F. Duplicates as Original Documents (Rule 130)

The Amended Rules appear to have relaxed the stringent requirements on presenting the original of a document by defining an “original” as including any printout or other output shown to accurately reflect the data, if the data is stored in a computer or similar device. A “duplicate” is also now considered as an original document unless a genuine question is raised as to its authenticity or if it would be unjust to allow the duplicate in lieu of the original. It appears that a photocopy, depending on the circumstances, may be admitted as an original document. 

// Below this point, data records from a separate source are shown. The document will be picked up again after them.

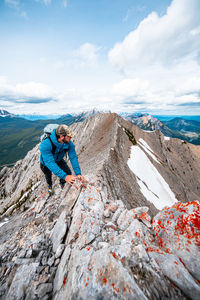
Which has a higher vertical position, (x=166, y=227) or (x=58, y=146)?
(x=58, y=146)

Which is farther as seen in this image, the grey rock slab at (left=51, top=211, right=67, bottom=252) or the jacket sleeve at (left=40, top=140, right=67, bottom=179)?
the jacket sleeve at (left=40, top=140, right=67, bottom=179)

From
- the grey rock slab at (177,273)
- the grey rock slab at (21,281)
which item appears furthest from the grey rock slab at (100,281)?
the grey rock slab at (177,273)

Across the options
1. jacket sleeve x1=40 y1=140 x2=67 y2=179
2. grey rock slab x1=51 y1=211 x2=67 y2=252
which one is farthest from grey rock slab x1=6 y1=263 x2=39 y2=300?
jacket sleeve x1=40 y1=140 x2=67 y2=179

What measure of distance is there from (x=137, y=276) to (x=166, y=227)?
360 centimetres

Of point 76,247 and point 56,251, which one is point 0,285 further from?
point 76,247

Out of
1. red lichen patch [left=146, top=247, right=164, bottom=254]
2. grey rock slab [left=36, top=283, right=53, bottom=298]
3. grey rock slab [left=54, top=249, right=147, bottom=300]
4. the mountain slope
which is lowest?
the mountain slope

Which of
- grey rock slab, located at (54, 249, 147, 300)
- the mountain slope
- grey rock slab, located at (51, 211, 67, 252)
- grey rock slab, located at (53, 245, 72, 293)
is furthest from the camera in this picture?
the mountain slope

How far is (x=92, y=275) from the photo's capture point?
555 cm

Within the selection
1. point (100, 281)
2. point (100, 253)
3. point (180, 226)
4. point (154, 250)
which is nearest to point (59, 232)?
point (100, 253)

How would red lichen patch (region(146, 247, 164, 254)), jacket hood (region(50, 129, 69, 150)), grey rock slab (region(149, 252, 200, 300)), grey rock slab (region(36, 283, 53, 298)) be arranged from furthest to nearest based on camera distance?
jacket hood (region(50, 129, 69, 150))
red lichen patch (region(146, 247, 164, 254))
grey rock slab (region(36, 283, 53, 298))
grey rock slab (region(149, 252, 200, 300))

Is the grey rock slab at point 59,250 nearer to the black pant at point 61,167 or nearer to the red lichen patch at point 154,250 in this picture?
the red lichen patch at point 154,250

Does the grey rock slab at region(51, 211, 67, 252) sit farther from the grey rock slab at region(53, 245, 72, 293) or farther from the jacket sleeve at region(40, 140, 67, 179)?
the jacket sleeve at region(40, 140, 67, 179)

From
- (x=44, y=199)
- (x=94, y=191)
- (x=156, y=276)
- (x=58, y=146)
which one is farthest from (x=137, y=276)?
(x=44, y=199)

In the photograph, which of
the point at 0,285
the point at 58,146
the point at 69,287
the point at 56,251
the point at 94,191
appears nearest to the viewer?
the point at 69,287
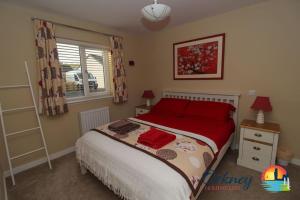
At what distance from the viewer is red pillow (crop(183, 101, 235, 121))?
242 centimetres

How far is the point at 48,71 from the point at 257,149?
135 inches

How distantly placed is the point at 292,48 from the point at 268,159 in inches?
63.4

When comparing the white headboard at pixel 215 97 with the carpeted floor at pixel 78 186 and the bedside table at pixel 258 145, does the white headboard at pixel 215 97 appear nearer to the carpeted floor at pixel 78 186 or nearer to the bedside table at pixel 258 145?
the bedside table at pixel 258 145

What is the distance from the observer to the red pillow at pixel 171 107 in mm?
2863

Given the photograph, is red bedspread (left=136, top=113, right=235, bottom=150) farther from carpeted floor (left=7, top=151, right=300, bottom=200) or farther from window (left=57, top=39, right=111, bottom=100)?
window (left=57, top=39, right=111, bottom=100)

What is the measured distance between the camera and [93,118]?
3111 millimetres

G. Privileged Communications (Rule 130)

The Amended Rules codified additional exceptions to the attorney-client privilege, such as those communications relative to the furtherance of a crime or fraud, a breach of duty by the lawyer or the client, or a document where the lawyer is the attesting witness. Further, privileged communications remain privileged even in the hands of a third party who may have obtained the information if the original parties to the privileged communication took reasonable precautions to protect confidentiality.